Now that the Durbin Amendment is going into effect July 21, how will credit unions respond? The impact of Durbin to the majority of credit unions depends on how the $10 billion exemption is handled within the Fed rules, and the requirements for network implementation. But whatever form this change may take, it is but one reason why credit unions should be taking a closer look at payments. The past few years have brought about significant changes in card usage. And new payment trends promise to change the landscape yet again in the years to come. Debit or Credit? For credit unions, the short answer to this familiar checkout line query is: both. The Nilson Report projects that debit transactions will reach 67.6 percent of purchase transactions (versus 32.4 percent for credit) in 2013. Debit services are critical to serving members who use your credit union as a primary financial institution (read: checking account holders). But debits are not the only piece of the puzzle. Now’s a great time to look at your options for the future – both in terms of debit transactions and issues surrounding payments. Some topics to consider:
- Credit cards. As of now, credit card interchange income is not at risk. Credit cards also serve as an earning product and retention driver for affluent households.

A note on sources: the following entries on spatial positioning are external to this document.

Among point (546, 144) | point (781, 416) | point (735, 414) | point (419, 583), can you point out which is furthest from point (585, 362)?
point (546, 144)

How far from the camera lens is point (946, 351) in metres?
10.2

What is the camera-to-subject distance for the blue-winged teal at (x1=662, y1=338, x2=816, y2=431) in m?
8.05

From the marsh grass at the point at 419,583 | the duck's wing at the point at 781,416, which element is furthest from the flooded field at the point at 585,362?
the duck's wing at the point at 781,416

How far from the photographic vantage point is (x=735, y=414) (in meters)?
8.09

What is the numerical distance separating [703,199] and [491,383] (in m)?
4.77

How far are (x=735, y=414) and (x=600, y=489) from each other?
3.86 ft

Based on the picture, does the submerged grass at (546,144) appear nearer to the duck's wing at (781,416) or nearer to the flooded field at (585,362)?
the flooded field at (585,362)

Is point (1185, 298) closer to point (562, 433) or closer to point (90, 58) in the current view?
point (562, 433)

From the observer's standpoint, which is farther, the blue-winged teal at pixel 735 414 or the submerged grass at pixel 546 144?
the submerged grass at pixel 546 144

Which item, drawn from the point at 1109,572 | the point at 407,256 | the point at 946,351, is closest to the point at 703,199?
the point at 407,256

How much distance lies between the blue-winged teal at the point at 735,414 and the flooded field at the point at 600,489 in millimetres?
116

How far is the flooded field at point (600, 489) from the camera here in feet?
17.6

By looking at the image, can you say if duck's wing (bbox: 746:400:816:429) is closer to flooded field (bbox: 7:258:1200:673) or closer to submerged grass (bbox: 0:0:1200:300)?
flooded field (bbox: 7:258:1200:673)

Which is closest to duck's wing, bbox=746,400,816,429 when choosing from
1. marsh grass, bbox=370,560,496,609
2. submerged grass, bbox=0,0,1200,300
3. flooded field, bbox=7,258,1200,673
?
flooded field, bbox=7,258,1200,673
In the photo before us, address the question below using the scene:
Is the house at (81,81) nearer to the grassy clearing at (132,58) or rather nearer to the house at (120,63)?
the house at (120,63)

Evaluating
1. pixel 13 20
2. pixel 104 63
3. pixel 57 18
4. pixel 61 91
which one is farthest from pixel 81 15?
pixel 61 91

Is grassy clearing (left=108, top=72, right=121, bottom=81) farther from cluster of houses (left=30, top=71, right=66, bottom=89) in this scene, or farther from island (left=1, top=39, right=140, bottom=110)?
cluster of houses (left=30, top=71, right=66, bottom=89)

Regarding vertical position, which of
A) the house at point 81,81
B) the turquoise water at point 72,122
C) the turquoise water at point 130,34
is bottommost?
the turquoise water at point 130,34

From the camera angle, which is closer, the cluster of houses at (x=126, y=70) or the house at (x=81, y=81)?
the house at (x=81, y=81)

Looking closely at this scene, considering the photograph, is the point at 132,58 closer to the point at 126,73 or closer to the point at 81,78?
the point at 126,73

- Debit card analytics. Increase debit card usage (along with member loyalty) with targeted incentives, and gain valuable insights about your members and their activities in order to serve up tailor-made loan or credit offers.
- Fraud detection and prevention. Even as reduced interchange income puts the cost of fraud services at issue, fighting fraud is more important than ever to member service and the bottom line.
- Mobile banking. The future has already arrived – and it’s shaped like a Smartphone. Consumers are already paying for Starbucks by phone; look for eBay to follow suit. If you aren’t investigating remote deposit capture and multiple-platform mobile banking apps, get going.